October 21, 2016 - More than seven years since the Great Recession, the U.S. economy continues to expand. Weak gross domestic product (GDP) figures do not tell the whole story and mask the strength of the consumer. According to IHS Markit, real GDP is expected to rise just 1.4 percent in 2016. This stems from a pullback in business investment—especially in energy—and government spending.
GDP should accelerate to 2.2 percent in 2017 as these factors dissipate. Consumer spending* remains the engine of the economy and is on track to expand 3.8 percent in 2016 and 4.3 percent in 2017. A larger share of spending is expected to be on services and nondurable goods—a change from recent years when consumers spent more on durable goods (such as cars) that they had delayed replacing during the recession.

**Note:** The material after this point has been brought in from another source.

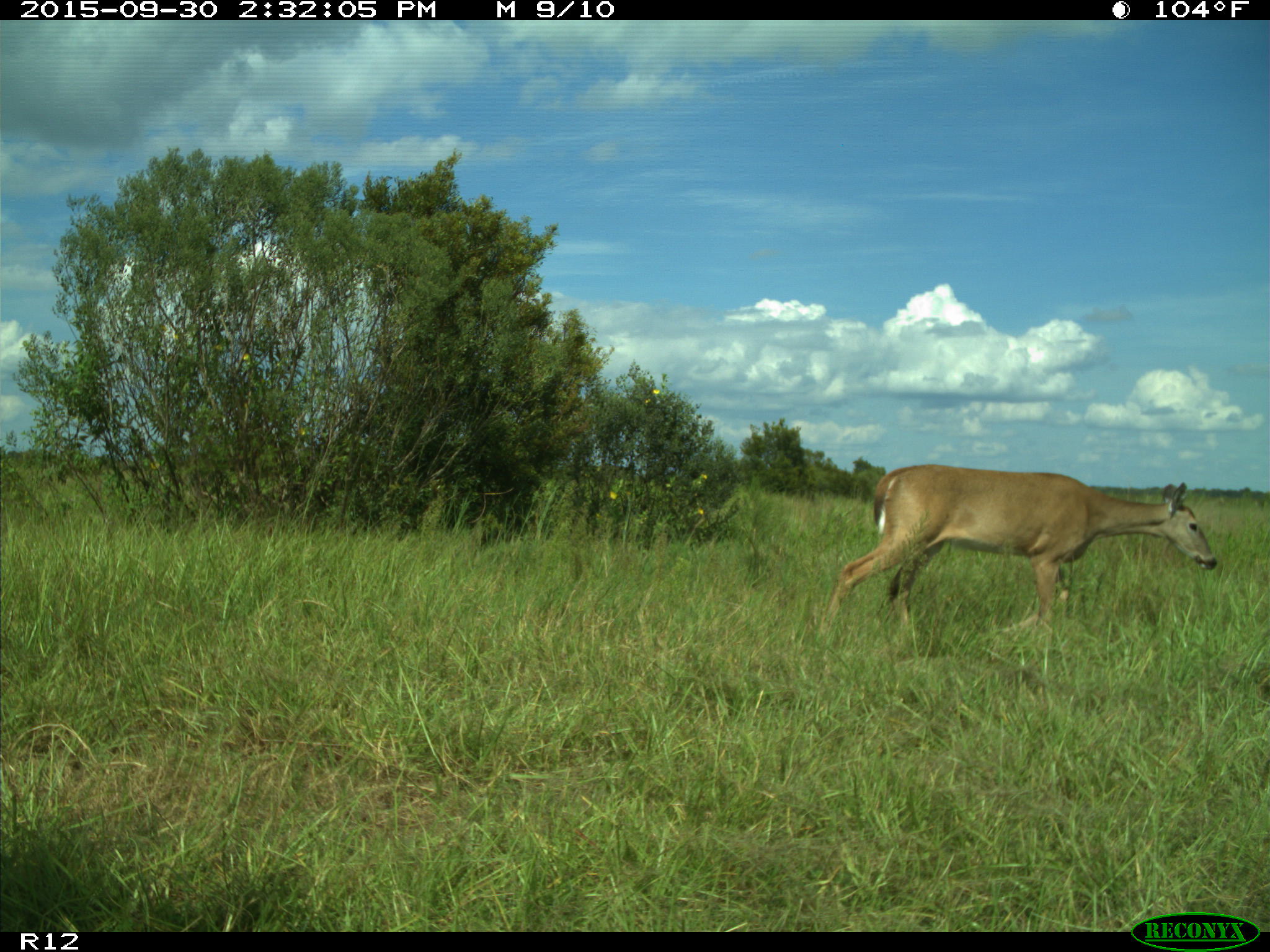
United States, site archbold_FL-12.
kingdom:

Factors that impact spending
Solid macroeconomic factors are supporting consumers and their ability to spend. Robust job gains—averaging 178,000 per month in the first nine months of 2016—have driven the unemployment rate down to 5.0 percent. The recent increase in wages is even more encouraging—rising at a 3.0 percent annual pace, which should nudge workers who have been sitting on the sidelines to rejoin the labor force. This will help to bring the economy to full employment. Such improvements are lifting household incomes and bolstering consumer confidence.